Provided data

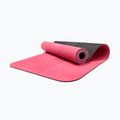 Jógová podložka adidas Double Sided Yoga pink fusion 5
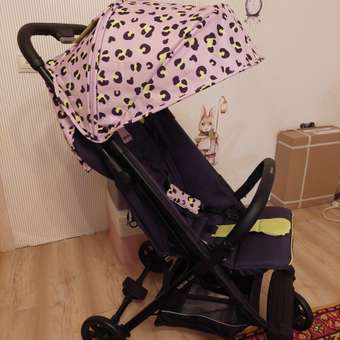 Коляска прогулочная Inglesina Quid 2 Animalier Pink: отзыв пользователя Детский Мир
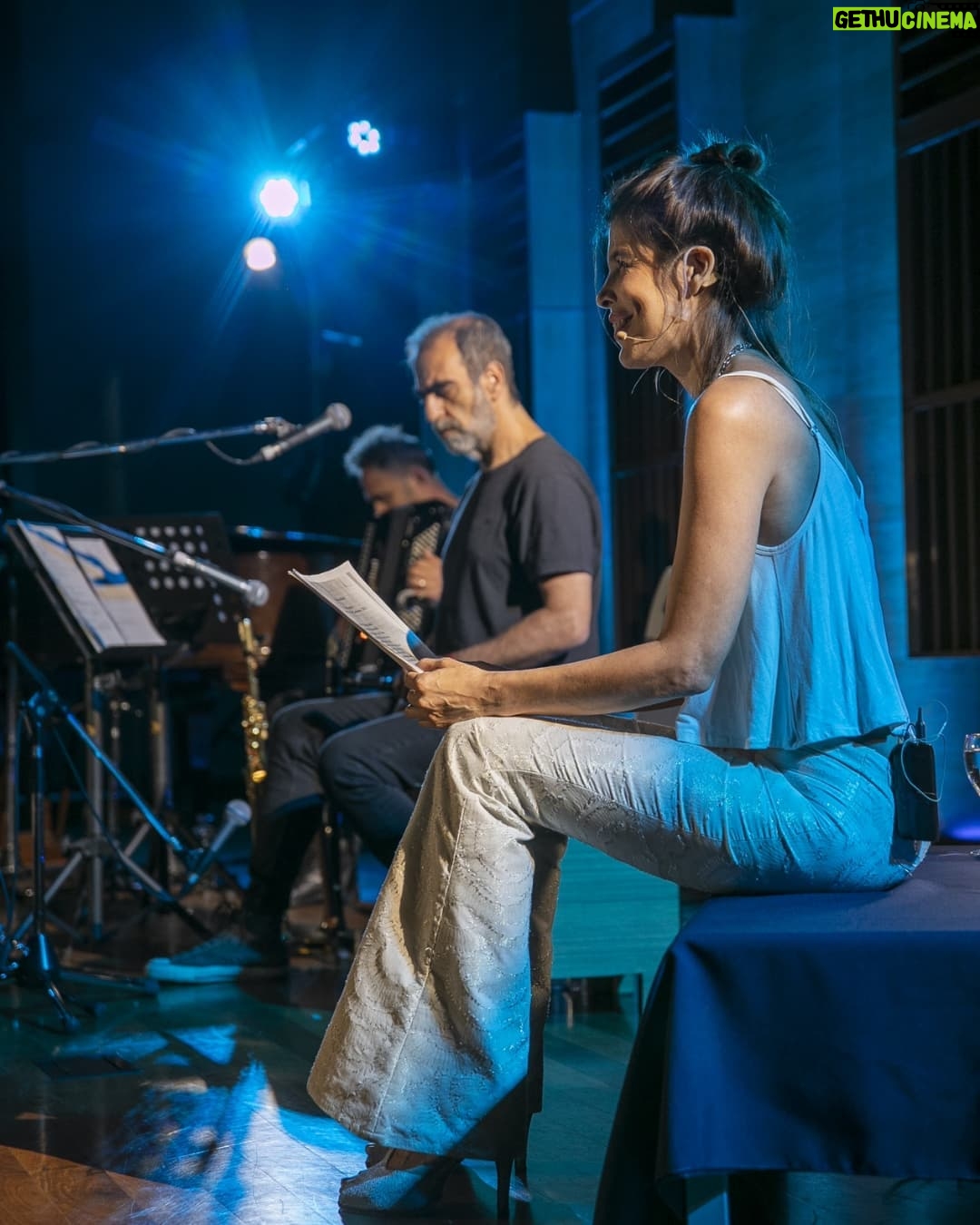 Valentina Bassi - 621 Likes - Hermosa experiencia participar en #conciertosazules, gracias! @ccdelaciencia @cesarlernermusica @moguilevskymarcelo @anatorrentproduccion @fernandezmarianoa @cienciaytecnologiaar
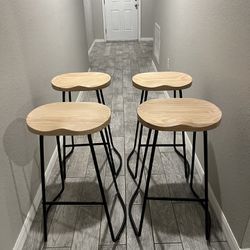 Modern Bar Top Chairs 
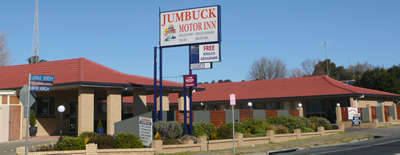 Jumbuck Motor Inn - QLD Tourism 2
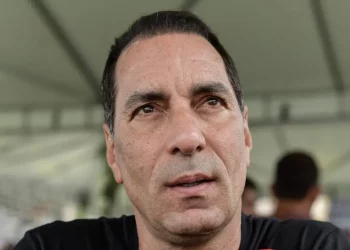 Edmundo, ídolo do Vasco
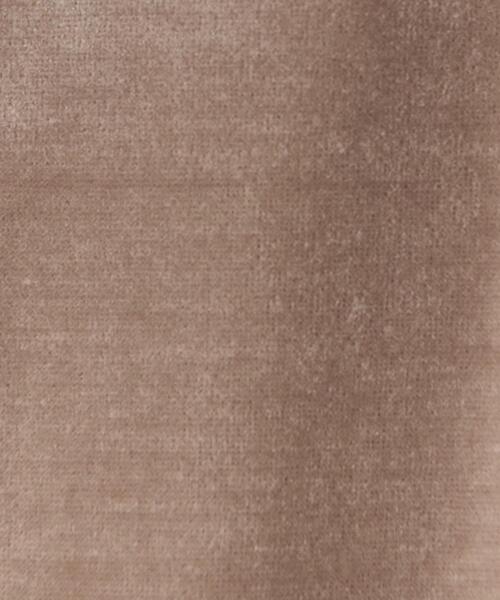 Steven Alan（スティーブンアラン）の「＜Steven Alan＞VELOUR CAMISOLE TANK TOP/キャミソール（Tシャツ/カットソー・レディース・ベージュ/ライム/ライラック・FREE）」の15枚目の写真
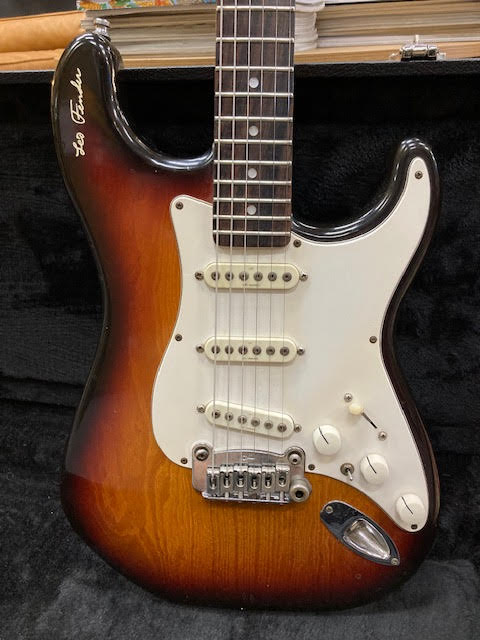 G&L S500 Made in USA Early 90's Leo Fender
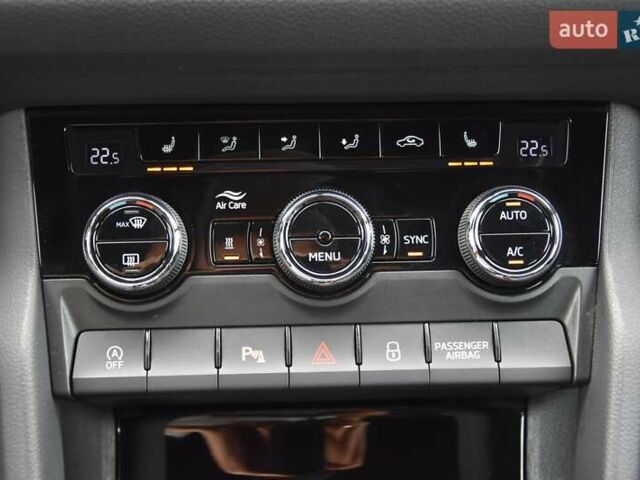 Шкода Kodiaq 2021 в Львове на Automoto.ua Серый Шкода Kodiaq, объемом двигателя 1.97 л и пробегом 108 тыс. км за 42999 $, фото 45 на Automoto.ua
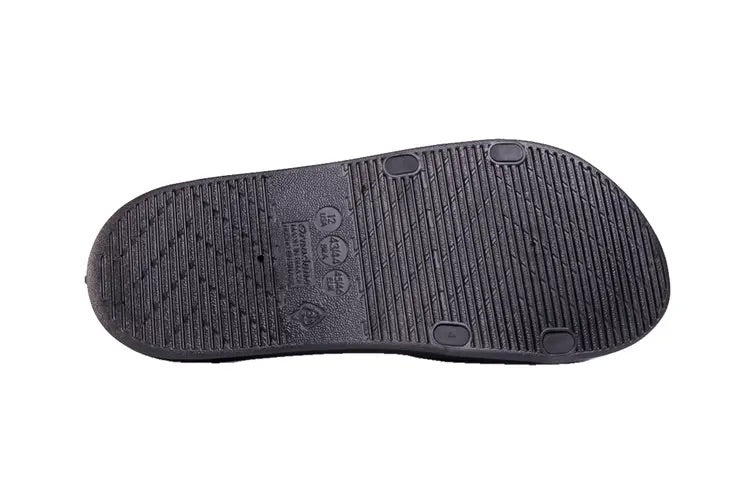 Rider Mens’s Slides - Black/Black
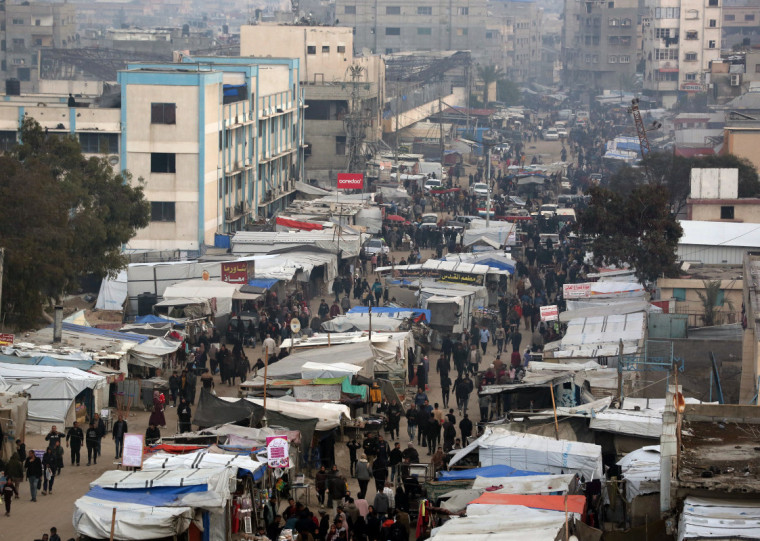 Apesar da trégua, é constatado atrasos no cronograma para a devolução dos corpos dos reféns mortos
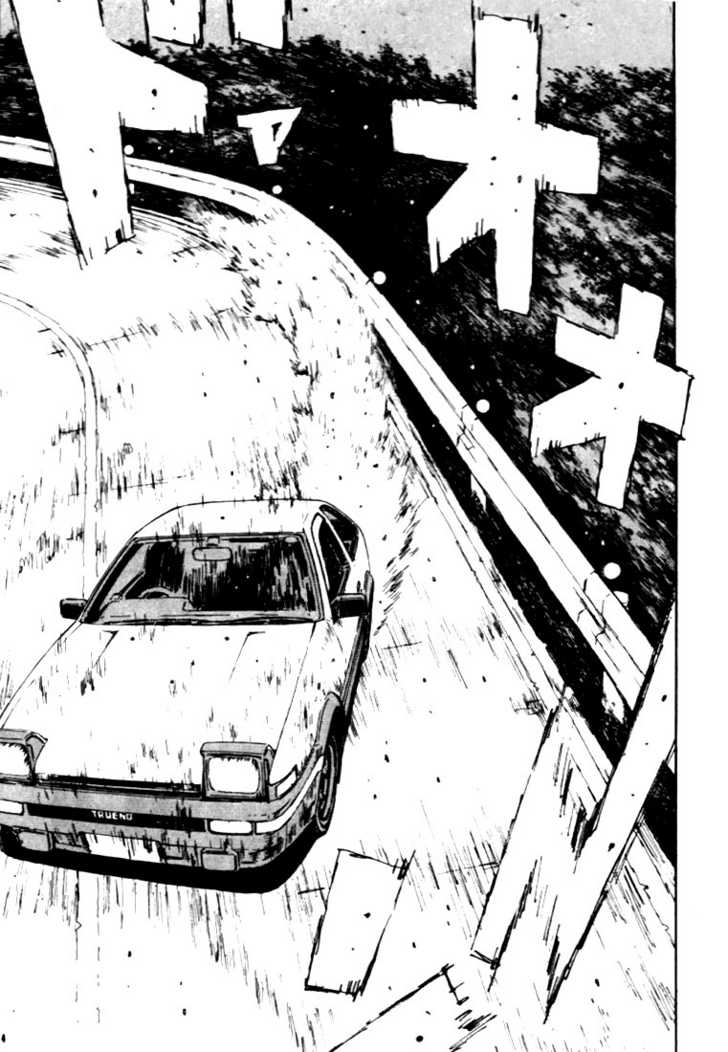 Read Initial D Manga Online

Work task
Give again, word for word, only the lines from the line containing "Apesar da trégua, é" through the last line above, both included; leave the pictures out.

Exercise output
 Apesar da trégua, é constatado atrasos no cronograma para a devolução dos corpos dos reféns mortos
 Read Initial D Manga Online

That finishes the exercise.